That’s harleyquinn’s IP address, not lb1‘s. So yes, it worked.

Summary

The purpose of this rather lengthy document was to explain various use cases for an overlay technology like VXLAN.  I began by explaining how I created the virtual environment, and then proceeded to lay out what I consider a poorly engineered network using spanned VLANs.  The solution to that problem is something like VXLAN so that the same VLANs can be known on multiple network devices without the dangers inherent in VLAN spanning.

Next on the list was to provide a use case for stretching VXLAN all the way down to the individual servers, so that remotely-located load balancers could still provide the client IP addresses of incoming connections.

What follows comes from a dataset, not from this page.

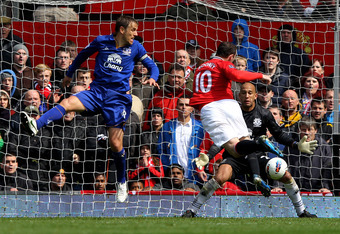 MANCHESTER, ENGLAND - APRIL 22:  Wayne Rooney of Manchester United scores his team's first goal during the Barclays Premier League match between Manchester United and Everton at Old Trafford on April 22, 2012 in Manchester, England.  (Photo by Alex Livese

I actually considered skipping all of the documentation of how I set the environment up to help shorten the entry significantly.  But I ultimately decided to provide it so that others could do their own experimentation if they wanted to.  And with the table of contents at the beginning, it should be relatively easy to navigate through the document.  Please, by all means, feel free to cut and paste into your own environments to your heart’s content.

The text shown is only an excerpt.